En mars 2015, l’Office fédéral de l’énergie (OFEN) publiait un guide très officiel pour aider les consommateurs à répondre à la question de savoir à partir de quand il vaut mieux remplacer un appareil plutôt que de le réparer (voir EnergieSuisse, Faut-il réparer ou remplacer les appareils ménagers défectueux, Aide à la décision, pdf 4,8 Mo).

Certes, cet “aide à la décision” n’élude pas la question de l’énergie grise, mais le seul critère pour répondre à la question “réparer ou remplacer” est relatif au différentiel de prix entre l’achat d’un appareil neuf (“prix catalogue -30%”) et le “coût maximum de réparation” exprimé en % de la valeur à neuf, qui va de max. 50% pour un appareil très récent et 5% pour un appareil vieux de 8-10 ans, selon la catégorie. La question énergétique disparaît des écrans radar et on se demande qui, de l’OFEN ou des commerçants, a fixé les prix au-delà desquels il ne faudrait pas réparer… Il est scandaleux de publier de telles inepties! Qui plus est avec l’argent des contribuables…

Puisque l’aspirateur ne figure pas dans l’aide à la décision de l’OFEN – dommage! – je me suis arrêté un instant sur le cas de la machine à café. La Confédération (!) recommande de ne pas réparer une machine à café âgée de 5-7 ans si le prix de la réparation excède 10% du prix d’une machine neuve.
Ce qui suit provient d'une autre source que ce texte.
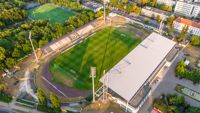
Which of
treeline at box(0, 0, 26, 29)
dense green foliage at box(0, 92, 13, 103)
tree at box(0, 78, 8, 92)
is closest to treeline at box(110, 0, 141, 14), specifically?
treeline at box(0, 0, 26, 29)

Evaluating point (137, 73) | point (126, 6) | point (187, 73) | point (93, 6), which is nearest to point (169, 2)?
point (126, 6)

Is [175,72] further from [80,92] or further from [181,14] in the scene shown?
[181,14]

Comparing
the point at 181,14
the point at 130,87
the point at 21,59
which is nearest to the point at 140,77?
the point at 130,87

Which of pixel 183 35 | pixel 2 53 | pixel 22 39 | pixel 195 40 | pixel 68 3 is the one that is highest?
pixel 68 3

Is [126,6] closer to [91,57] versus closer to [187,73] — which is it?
[91,57]

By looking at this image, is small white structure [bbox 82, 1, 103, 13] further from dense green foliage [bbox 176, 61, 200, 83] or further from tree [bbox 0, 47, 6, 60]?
dense green foliage [bbox 176, 61, 200, 83]

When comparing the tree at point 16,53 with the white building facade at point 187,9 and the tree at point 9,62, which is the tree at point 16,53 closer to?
the tree at point 9,62
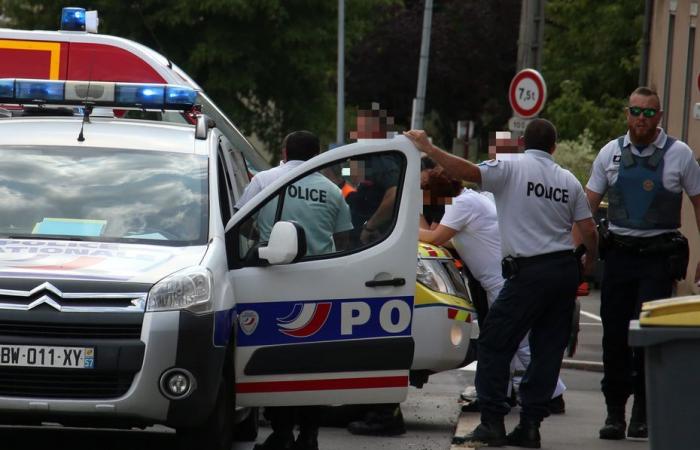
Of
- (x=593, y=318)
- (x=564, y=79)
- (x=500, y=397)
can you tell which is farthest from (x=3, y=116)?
(x=564, y=79)

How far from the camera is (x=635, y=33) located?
4031cm

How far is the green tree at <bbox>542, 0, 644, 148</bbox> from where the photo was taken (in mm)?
40438

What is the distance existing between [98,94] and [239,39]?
3091 cm

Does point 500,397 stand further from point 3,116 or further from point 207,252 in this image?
point 3,116

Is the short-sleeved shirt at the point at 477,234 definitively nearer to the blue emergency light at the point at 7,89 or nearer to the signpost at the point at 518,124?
the blue emergency light at the point at 7,89

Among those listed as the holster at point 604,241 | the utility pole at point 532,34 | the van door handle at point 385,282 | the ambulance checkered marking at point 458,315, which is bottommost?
the ambulance checkered marking at point 458,315

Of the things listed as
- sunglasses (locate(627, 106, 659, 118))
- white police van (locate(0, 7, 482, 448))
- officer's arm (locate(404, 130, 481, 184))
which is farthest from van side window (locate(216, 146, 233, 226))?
sunglasses (locate(627, 106, 659, 118))

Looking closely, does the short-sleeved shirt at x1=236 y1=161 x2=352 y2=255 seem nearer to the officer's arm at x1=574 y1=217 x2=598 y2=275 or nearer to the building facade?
the officer's arm at x1=574 y1=217 x2=598 y2=275

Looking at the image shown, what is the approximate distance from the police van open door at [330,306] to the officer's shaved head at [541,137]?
897mm

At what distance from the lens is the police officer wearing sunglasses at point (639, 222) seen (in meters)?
8.86

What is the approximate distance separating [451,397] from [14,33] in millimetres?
4175

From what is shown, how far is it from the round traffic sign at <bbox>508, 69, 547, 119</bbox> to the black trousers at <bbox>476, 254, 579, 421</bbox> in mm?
10571

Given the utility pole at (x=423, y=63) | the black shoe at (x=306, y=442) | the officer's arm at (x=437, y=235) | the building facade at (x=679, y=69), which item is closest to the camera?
the black shoe at (x=306, y=442)

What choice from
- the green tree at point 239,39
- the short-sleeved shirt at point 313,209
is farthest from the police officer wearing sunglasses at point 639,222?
the green tree at point 239,39
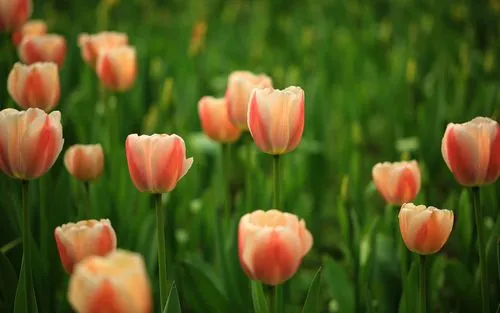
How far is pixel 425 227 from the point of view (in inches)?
35.0

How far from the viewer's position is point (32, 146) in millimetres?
871

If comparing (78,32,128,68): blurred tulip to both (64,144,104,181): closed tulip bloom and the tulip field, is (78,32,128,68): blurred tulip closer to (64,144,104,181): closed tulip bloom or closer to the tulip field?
the tulip field

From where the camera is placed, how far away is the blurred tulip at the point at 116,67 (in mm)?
1592

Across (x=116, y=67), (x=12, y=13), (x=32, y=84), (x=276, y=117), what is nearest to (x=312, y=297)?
(x=276, y=117)

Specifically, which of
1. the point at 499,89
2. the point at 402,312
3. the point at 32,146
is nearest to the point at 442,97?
the point at 499,89

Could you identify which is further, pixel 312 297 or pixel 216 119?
pixel 216 119

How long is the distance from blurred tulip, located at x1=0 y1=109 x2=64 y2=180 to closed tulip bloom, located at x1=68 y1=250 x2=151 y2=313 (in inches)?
13.1

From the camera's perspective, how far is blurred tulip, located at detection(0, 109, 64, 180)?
0.86 m

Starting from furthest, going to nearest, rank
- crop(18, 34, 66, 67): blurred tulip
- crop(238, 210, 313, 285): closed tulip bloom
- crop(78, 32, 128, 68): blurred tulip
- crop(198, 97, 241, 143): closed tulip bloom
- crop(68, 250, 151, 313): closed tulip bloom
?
1. crop(78, 32, 128, 68): blurred tulip
2. crop(18, 34, 66, 67): blurred tulip
3. crop(198, 97, 241, 143): closed tulip bloom
4. crop(238, 210, 313, 285): closed tulip bloom
5. crop(68, 250, 151, 313): closed tulip bloom

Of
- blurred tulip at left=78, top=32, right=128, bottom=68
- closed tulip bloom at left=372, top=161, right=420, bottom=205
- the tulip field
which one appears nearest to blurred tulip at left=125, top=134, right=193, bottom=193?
the tulip field

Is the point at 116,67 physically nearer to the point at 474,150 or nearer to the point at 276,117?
the point at 276,117

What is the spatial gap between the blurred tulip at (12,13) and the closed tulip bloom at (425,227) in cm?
114

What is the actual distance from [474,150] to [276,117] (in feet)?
1.02

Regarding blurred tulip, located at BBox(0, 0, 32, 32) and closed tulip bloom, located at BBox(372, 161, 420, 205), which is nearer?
closed tulip bloom, located at BBox(372, 161, 420, 205)
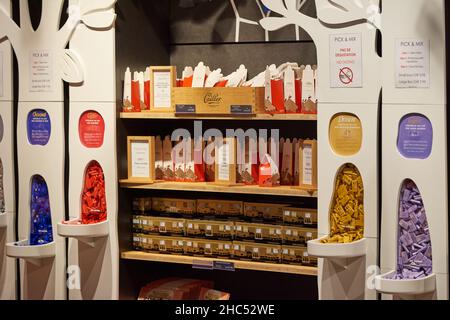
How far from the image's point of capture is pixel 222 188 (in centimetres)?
447

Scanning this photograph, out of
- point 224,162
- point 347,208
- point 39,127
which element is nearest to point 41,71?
point 39,127

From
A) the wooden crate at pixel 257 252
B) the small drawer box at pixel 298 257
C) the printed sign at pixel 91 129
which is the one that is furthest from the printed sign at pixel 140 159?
the small drawer box at pixel 298 257

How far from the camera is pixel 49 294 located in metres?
4.85

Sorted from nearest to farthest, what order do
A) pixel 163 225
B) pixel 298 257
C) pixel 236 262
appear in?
pixel 298 257, pixel 236 262, pixel 163 225

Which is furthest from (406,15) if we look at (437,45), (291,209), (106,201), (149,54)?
(106,201)

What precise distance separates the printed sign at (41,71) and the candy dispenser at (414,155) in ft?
6.39

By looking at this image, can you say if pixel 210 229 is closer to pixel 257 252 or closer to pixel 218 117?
pixel 257 252

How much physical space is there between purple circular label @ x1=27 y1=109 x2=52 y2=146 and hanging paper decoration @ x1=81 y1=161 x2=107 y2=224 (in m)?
0.33

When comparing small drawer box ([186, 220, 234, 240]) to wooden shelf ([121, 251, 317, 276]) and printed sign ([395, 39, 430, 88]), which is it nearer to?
wooden shelf ([121, 251, 317, 276])

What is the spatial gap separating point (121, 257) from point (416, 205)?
5.67ft

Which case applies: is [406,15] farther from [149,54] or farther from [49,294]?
[49,294]

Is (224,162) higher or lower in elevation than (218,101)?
lower

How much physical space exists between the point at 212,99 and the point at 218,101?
4cm

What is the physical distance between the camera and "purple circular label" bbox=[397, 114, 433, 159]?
3.90m
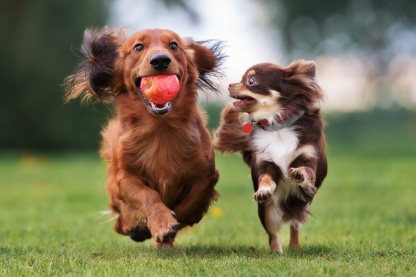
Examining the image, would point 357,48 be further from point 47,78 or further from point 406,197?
point 406,197

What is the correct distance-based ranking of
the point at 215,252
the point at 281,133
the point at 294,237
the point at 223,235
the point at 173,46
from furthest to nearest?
the point at 223,235 → the point at 294,237 → the point at 173,46 → the point at 215,252 → the point at 281,133

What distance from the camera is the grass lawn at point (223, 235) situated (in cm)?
438

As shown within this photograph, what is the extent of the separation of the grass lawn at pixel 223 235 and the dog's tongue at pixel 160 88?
1072 millimetres

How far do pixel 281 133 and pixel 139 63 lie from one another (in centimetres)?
111

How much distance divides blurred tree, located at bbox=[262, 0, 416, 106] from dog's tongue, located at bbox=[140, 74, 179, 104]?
71.5ft

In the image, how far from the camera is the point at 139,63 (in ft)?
17.8

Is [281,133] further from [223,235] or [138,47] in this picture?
[223,235]

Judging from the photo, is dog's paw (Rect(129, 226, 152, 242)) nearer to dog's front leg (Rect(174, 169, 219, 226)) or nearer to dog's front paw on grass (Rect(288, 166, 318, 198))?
dog's front leg (Rect(174, 169, 219, 226))

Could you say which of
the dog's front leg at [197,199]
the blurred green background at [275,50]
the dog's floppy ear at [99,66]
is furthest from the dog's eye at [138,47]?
the blurred green background at [275,50]

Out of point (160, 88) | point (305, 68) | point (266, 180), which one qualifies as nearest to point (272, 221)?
point (266, 180)

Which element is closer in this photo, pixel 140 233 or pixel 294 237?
pixel 140 233

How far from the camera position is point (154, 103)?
5363 millimetres

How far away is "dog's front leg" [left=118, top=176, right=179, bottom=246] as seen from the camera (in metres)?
4.96

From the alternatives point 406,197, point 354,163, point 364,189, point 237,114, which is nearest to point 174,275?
point 237,114
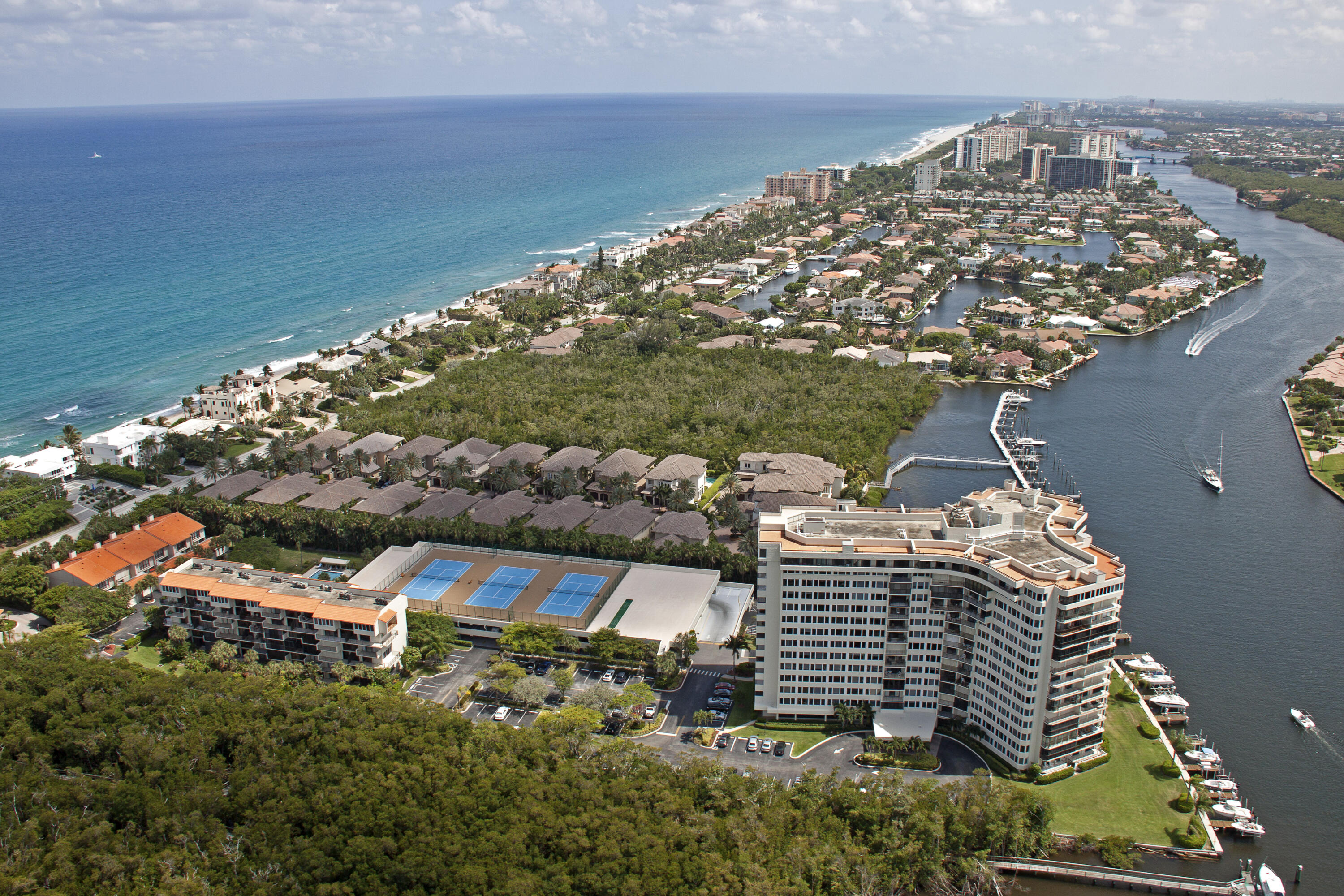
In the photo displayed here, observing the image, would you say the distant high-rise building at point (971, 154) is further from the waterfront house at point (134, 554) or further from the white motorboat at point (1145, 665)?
the waterfront house at point (134, 554)

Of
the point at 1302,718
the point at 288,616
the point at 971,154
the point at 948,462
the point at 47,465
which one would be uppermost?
the point at 971,154

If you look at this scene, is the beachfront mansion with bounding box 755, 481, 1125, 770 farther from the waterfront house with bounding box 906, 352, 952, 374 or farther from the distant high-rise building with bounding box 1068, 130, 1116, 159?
the distant high-rise building with bounding box 1068, 130, 1116, 159

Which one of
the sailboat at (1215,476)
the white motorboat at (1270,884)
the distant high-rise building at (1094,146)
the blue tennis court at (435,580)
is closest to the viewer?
the white motorboat at (1270,884)

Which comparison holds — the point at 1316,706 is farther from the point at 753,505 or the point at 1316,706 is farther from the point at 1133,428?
the point at 1133,428

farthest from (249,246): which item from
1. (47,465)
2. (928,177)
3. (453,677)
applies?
(928,177)

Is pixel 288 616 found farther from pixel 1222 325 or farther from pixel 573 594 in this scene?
pixel 1222 325

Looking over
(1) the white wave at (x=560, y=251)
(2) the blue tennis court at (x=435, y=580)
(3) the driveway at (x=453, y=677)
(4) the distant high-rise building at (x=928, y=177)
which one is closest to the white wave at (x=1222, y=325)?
(2) the blue tennis court at (x=435, y=580)

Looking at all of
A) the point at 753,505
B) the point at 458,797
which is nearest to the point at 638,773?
the point at 458,797
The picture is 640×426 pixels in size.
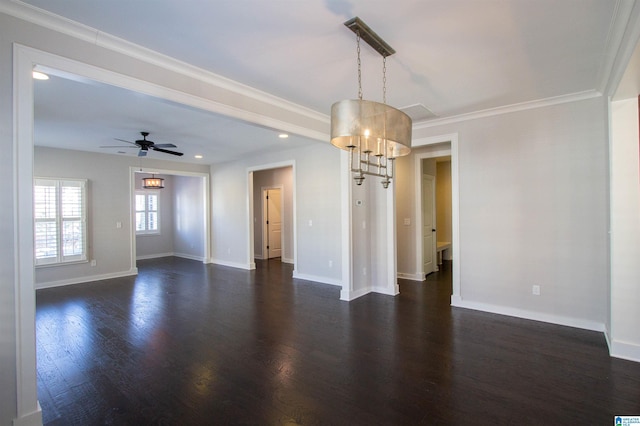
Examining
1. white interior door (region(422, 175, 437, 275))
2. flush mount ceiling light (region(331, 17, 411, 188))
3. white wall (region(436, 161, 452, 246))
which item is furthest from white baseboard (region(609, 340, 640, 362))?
white wall (region(436, 161, 452, 246))

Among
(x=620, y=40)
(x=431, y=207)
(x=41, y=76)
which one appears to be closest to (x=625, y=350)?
(x=620, y=40)

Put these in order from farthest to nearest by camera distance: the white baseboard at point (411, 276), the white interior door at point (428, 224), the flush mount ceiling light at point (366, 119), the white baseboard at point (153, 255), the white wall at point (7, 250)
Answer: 1. the white baseboard at point (153, 255)
2. the white interior door at point (428, 224)
3. the white baseboard at point (411, 276)
4. the flush mount ceiling light at point (366, 119)
5. the white wall at point (7, 250)

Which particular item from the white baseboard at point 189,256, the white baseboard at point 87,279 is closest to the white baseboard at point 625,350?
the white baseboard at point 87,279

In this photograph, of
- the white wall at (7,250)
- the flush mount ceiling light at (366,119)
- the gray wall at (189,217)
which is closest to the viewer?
the white wall at (7,250)

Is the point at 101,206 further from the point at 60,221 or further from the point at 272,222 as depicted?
the point at 272,222

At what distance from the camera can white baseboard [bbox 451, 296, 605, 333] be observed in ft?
11.6

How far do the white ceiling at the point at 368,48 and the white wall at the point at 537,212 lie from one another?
0.37 m

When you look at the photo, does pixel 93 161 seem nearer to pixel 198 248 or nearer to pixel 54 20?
pixel 198 248

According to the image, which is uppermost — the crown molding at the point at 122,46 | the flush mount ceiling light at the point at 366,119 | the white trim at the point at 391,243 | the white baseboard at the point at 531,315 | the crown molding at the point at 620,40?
the crown molding at the point at 122,46

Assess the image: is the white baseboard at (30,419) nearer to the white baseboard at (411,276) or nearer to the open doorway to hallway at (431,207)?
the open doorway to hallway at (431,207)

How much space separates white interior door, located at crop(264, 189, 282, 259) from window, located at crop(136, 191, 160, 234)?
352 cm

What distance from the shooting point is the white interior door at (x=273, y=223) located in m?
8.95

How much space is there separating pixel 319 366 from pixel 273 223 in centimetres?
654

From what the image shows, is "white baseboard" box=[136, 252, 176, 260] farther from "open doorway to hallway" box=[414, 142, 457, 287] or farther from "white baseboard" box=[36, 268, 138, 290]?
"open doorway to hallway" box=[414, 142, 457, 287]
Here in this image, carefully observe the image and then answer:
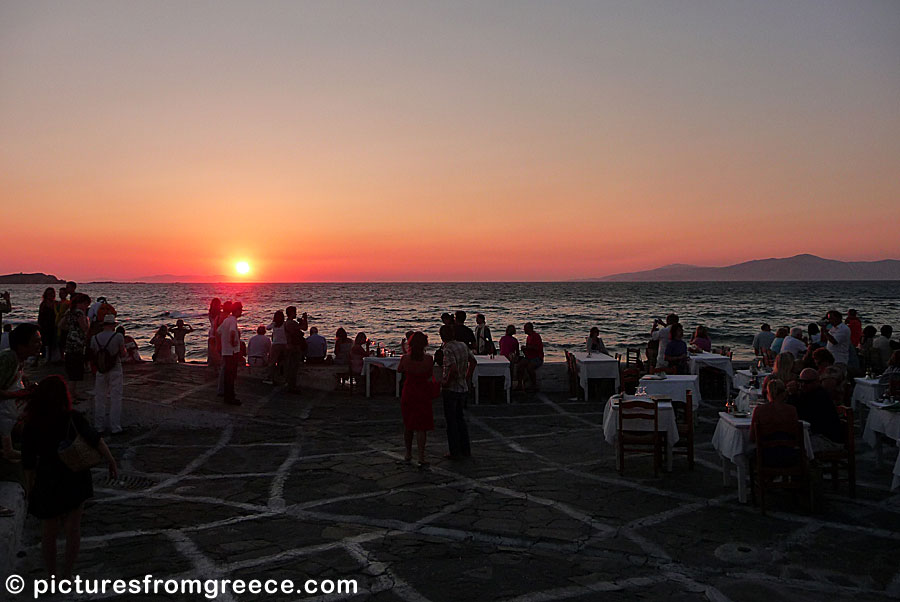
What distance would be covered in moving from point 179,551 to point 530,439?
612cm

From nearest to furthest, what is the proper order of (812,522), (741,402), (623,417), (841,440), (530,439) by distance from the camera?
(812,522) < (841,440) < (623,417) < (741,402) < (530,439)

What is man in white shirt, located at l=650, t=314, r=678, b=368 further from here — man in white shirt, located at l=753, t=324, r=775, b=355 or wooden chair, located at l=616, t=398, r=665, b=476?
wooden chair, located at l=616, t=398, r=665, b=476

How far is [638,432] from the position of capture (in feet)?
27.5

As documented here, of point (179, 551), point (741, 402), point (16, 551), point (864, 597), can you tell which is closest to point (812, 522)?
point (864, 597)

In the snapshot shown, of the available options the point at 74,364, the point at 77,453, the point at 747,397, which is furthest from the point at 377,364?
the point at 77,453

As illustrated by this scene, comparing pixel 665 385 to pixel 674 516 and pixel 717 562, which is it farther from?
pixel 717 562

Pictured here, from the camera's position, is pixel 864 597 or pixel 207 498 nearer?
pixel 864 597

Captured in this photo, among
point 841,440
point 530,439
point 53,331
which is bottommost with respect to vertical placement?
point 530,439

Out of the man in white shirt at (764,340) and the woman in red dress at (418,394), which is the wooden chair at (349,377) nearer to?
the woman in red dress at (418,394)

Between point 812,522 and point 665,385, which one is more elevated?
point 665,385

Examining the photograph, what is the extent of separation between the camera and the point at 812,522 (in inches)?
256

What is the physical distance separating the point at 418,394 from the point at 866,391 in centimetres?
725

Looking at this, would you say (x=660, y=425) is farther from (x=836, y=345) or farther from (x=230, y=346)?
(x=230, y=346)

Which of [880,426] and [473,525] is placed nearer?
[473,525]
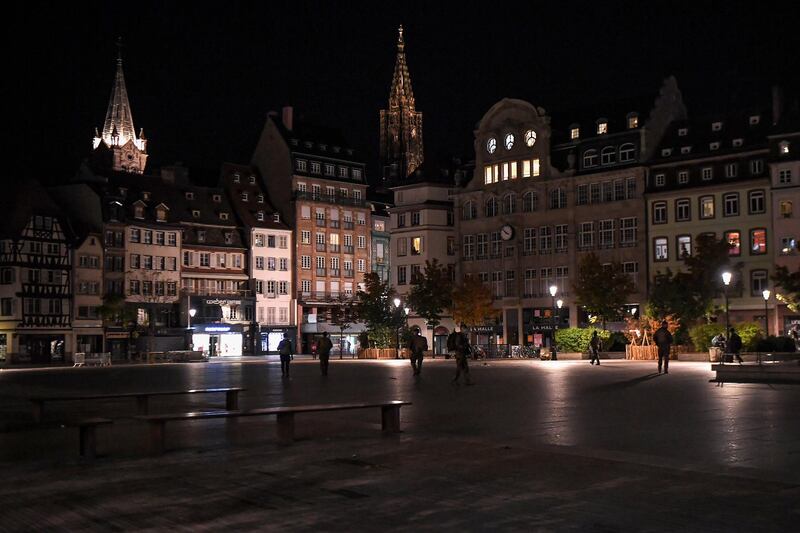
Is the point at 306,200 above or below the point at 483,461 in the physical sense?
above

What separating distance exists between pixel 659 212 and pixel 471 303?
50.2 ft

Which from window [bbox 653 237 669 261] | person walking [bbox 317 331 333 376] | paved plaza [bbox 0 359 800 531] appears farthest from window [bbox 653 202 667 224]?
paved plaza [bbox 0 359 800 531]

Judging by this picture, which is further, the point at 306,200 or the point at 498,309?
the point at 306,200

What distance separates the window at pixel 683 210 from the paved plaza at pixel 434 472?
187 feet

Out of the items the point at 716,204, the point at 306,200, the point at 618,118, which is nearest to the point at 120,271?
the point at 306,200

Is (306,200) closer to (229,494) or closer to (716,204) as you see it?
(716,204)

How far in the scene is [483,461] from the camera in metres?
13.0

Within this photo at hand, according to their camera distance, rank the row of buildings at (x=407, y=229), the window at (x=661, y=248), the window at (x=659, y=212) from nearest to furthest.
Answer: the row of buildings at (x=407, y=229) → the window at (x=661, y=248) → the window at (x=659, y=212)

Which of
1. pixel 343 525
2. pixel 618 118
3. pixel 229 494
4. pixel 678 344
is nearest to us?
pixel 343 525

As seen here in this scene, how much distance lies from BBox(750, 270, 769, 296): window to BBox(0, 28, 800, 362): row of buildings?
0.14m

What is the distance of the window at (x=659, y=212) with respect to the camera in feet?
258

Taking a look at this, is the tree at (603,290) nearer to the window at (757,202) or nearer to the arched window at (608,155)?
the window at (757,202)

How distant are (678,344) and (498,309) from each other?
27103mm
Sachant que les machines à café à capsules pourraient vous être offertes pour CHF 1.- comme les smartphones à la conclusion d’un abonnement de téléphonie mobile, l’application de cette recommandation revient à inciter les gens à remplacer l’appareil à la première panne, comme l’espèrent les commerçants.

Pour ma part, j’entretiens avec “amour” une fabuleuse machine à café Gaggia Baby qui doit avoir 40 ans dans laquelle je mets le café de mon choix, qui me coûte 4-5 fois moins cher que les capsules Nespresso. Je n’hésiterai donc pas à payer >100% du prix d’une camelote neuve pour faire durer aussi longtemps qu’il est possible ma Gaggia! A noter que le prix de cette machine dans les années ’80 du siècle dernier représentait l’équivalent de CHF 1’500.- d’aujourd’hui. Il est normal que, à ce prix-là, elle soit entièrement et facilement réparable (quand bien même il n’y a plus de pièces d’origine depuis environ 20 ans)! De manière générale, je ne comprends pas comment on peut défendre l’idée que, pour réparer une machine de qualité, il ne faudrait pas dépenser plus que X% de la valeur à neuf d’une camelote! Si, au final, j’ai un appareil remis à neuf dont l’espérance de vie est supérieure à celle d’un neuf, il est parfaitement rationnel de payer au moins autant que le prix de ce dernier pour le faire réparer!

Mais revenons au sujet qui nous occupe – et n’a pas fini de nous occuper – pour rappeler que l’essentiel de l’énergie consommée par une machine à café l’est pour chauffer l’eau à l’aide d’une résistance électrique (corps de chauffe) dont le rendement est par définition de 100% et ne peut être amélioré. Bien sûr, les nouvelles machines sont équipées de systèmes électroniques pour éteindre l’appareil après quelques heures sans utilisation et peuvent donc permettre des économies d’énergie dans les ménages peu soucieux du problème. Toutefois, l’OFEN le reconnaît lui-même, “arrêter
la machine après utilisation est plus efficace”. Une conclusion s’impose pour la machine à café et bien d’autres appareils, les faire durer sera toujours plus rationnel que jeter et racheter! Et cela vaut pour l’environnement comme pour le porte-monnaie.

5 réflexions au sujet de « Économiser l’énergie grise reste un défi majeur! »

  1. Complètement d’accord avec François Marthaler. D’autant plus que pour se poser la question réparer ou remplacer … en plus de l’énergie, il s’agit de tenir compte également de la pollution chimique, soit les substances toxiques envoyées dans l’eau, l’air et les sols lors de la fabrication.
    Et cette pollution-là n’est ni calculable, ni remédiable et surtout ni compensable par l’utilisation de l’objet en question. ! (Pour bien le comprendre, lire “Fonce Alphonse !” aux Edtions G d’Encre ou sur http://www.lachaussurerouge.ch).

    Merci à François Marthaler pour son travail, c’est précieux et tellement important.